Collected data
== Segment start ==

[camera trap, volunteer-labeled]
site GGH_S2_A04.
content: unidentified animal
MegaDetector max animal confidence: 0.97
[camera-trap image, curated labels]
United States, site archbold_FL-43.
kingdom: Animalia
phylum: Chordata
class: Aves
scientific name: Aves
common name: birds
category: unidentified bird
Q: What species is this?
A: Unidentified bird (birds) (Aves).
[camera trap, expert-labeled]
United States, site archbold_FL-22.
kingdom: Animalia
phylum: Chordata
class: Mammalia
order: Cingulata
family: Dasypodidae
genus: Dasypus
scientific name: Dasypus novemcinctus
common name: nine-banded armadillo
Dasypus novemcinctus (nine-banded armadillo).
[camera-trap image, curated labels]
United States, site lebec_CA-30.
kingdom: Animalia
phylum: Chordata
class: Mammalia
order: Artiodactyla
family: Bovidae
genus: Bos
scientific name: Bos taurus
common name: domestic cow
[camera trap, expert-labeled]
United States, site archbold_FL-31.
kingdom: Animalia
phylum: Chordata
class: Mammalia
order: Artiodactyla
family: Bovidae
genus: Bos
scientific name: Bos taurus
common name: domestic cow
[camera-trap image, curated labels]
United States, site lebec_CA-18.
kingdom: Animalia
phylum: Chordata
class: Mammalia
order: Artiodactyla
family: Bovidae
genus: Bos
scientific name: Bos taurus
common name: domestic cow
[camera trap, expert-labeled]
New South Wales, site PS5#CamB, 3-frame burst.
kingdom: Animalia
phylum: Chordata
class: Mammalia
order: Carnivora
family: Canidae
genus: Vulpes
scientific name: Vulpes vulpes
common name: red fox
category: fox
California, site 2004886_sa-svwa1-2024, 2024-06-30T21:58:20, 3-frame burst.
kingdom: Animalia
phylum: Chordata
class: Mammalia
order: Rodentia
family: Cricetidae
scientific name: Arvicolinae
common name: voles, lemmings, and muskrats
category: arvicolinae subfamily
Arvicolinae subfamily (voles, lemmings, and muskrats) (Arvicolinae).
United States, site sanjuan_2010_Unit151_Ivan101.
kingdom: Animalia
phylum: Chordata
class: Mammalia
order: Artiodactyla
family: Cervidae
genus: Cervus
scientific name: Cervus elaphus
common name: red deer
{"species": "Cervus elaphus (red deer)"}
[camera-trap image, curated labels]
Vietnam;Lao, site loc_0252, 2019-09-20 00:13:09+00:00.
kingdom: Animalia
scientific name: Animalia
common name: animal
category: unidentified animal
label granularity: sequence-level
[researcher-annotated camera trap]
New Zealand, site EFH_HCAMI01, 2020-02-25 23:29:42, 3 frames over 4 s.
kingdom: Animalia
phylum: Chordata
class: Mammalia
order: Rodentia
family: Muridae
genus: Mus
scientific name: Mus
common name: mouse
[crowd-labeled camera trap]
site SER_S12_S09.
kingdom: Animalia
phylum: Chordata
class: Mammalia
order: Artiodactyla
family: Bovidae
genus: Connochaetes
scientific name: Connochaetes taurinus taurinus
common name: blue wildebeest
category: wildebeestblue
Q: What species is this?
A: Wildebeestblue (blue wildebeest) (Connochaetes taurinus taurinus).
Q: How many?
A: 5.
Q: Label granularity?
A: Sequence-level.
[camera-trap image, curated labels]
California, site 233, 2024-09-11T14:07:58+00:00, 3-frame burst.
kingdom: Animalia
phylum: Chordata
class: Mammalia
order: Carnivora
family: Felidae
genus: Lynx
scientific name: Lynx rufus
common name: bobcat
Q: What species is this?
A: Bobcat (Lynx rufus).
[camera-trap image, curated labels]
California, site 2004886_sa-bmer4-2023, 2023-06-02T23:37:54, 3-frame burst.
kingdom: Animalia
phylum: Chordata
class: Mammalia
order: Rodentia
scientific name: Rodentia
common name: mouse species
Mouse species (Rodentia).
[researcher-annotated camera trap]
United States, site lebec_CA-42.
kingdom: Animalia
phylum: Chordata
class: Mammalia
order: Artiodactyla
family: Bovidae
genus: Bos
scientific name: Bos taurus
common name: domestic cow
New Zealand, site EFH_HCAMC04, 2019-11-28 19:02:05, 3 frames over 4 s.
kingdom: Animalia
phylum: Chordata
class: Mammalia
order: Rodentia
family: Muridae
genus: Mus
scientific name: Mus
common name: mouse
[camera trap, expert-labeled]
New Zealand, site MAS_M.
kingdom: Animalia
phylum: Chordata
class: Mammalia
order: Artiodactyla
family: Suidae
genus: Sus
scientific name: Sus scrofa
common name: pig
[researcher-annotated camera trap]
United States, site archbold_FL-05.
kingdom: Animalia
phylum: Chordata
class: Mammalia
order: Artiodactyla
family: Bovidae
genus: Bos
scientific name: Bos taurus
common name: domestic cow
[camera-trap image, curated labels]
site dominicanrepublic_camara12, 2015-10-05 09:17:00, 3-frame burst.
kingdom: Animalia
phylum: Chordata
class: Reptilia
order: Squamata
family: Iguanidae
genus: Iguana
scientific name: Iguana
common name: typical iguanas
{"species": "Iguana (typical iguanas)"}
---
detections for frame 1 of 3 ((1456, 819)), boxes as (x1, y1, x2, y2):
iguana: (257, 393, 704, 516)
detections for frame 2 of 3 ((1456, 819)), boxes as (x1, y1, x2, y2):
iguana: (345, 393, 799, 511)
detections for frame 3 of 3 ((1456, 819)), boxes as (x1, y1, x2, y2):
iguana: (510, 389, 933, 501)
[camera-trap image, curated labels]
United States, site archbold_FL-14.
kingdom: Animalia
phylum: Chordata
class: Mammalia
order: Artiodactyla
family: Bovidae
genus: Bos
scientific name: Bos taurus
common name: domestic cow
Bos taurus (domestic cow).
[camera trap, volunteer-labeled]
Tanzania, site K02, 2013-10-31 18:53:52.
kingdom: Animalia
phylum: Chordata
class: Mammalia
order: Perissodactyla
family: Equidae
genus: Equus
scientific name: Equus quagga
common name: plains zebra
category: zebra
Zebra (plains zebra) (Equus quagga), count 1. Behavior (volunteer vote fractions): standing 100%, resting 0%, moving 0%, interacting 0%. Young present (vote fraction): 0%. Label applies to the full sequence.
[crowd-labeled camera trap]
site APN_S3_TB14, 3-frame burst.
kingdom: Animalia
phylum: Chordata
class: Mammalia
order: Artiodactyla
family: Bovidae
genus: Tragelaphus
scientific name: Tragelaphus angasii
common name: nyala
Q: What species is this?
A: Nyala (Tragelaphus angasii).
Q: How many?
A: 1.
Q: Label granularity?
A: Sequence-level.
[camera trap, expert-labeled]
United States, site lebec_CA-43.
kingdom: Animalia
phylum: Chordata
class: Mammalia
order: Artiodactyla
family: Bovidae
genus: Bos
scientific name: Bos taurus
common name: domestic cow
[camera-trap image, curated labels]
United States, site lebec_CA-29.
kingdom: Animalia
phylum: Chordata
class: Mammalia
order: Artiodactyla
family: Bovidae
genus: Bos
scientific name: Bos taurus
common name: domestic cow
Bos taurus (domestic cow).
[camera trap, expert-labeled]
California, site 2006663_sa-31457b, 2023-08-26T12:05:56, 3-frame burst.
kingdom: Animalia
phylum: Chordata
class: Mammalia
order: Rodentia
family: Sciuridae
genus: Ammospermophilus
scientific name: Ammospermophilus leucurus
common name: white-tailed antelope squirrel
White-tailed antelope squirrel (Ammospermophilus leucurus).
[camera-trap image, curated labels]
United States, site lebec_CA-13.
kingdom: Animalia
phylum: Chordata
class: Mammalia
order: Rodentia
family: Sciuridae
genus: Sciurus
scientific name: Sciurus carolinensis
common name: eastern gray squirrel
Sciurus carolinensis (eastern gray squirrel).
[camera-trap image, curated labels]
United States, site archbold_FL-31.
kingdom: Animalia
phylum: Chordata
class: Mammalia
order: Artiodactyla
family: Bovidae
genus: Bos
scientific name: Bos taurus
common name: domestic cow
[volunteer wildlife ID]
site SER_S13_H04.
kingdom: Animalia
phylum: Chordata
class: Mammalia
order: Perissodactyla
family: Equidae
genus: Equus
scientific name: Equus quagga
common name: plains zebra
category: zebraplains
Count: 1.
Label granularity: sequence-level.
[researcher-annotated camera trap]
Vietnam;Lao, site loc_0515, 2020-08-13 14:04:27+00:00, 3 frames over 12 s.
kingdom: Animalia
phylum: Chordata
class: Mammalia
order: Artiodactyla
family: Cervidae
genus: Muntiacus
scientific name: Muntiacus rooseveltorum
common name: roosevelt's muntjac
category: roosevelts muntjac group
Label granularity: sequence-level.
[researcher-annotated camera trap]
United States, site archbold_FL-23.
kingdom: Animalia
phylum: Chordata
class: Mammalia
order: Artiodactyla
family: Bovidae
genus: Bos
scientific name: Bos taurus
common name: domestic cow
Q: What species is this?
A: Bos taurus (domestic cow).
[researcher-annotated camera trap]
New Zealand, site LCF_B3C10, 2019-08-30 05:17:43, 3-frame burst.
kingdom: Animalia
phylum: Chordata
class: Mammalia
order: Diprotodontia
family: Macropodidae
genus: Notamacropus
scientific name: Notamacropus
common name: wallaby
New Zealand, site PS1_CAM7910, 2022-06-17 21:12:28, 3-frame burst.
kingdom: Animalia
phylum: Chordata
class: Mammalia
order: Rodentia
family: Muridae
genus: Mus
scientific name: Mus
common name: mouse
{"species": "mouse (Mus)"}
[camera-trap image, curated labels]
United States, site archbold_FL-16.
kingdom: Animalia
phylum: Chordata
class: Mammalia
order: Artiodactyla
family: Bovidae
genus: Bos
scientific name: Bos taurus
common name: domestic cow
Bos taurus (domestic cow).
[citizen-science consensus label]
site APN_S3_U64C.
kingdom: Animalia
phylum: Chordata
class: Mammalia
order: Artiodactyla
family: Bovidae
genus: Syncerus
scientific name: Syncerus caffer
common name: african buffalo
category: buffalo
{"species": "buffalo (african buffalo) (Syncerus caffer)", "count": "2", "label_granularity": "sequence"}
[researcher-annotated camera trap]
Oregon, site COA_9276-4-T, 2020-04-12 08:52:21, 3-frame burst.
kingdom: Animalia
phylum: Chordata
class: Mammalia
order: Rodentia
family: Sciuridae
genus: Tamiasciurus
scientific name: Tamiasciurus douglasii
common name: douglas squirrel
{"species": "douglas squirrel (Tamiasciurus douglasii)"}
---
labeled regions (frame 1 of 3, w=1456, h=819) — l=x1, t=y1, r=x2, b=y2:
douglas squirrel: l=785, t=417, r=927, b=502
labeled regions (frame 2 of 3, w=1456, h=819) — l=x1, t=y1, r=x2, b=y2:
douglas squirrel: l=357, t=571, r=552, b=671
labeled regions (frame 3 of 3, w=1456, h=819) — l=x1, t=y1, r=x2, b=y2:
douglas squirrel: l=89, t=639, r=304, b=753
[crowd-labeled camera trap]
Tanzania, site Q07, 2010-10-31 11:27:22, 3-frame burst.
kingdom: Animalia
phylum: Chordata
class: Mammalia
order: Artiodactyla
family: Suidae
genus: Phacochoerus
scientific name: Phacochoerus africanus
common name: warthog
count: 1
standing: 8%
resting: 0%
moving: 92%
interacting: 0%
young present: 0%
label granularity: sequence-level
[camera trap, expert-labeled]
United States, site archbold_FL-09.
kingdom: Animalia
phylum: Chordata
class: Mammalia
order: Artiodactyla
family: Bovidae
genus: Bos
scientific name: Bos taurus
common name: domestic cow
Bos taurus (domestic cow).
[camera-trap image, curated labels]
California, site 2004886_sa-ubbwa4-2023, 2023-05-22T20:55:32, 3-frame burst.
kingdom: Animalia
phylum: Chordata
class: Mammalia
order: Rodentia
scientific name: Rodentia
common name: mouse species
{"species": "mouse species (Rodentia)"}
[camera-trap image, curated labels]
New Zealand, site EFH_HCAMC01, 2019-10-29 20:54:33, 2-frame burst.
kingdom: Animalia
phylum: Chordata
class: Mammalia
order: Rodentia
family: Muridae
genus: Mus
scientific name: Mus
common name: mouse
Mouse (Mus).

== Segment end ==

#### Your objective:
Retype, exactly and in full, the lines above from the one containing "Vietnam;Lao, site loc_0252, 2019-09-20" through the one containing "scientific name: Lynx rufus".

#### Problem solution:
Vietnam;Lao, site loc_0252, 2019-09-20 00:13:09+00:00.
kingdom: Animalia
scientific name: Animalia
common name: animal
category: unidentified animal
label granularity: sequence-level
[researcher-annotated camera trap]
New Zealand, site EFH_HCAMI01, 2020-02-25 23:29:42, 3 frames over 4 s.
kingdom: Animalia
phylum: Chordata
class: Mammalia
order: Rodentia
family: Muridae
genus: Mus
scientific name: Mus
common name: mouse
[crowd-labeled camera trap]
site SER_S12_S09.
kingdom: Animalia
phylum: Chordata
class: Mammalia
order: Artiodactyla
family: Bovidae
genus: Connochaetes
scientific name: Connochaetes taurinus taurinus
common name: blue wildebeest
category: wildebeestblue
Q: What species is this?
A: Wildebeestblue (blue wildebeest) (Connochaetes taurinus taurinus).
Q: How many?
A: 5.
Q: Label granularity?
A: Sequence-level.
[camera-trap image, curated labels]
California, site 233, 2024-09-11T14:07:58+00:00, 3-frame burst.
kingdom: Animalia
phylum: Chordata
class: Mammalia
order: Carnivora
family: Felidae
genus: Lynx
scientific name: Lynx rufus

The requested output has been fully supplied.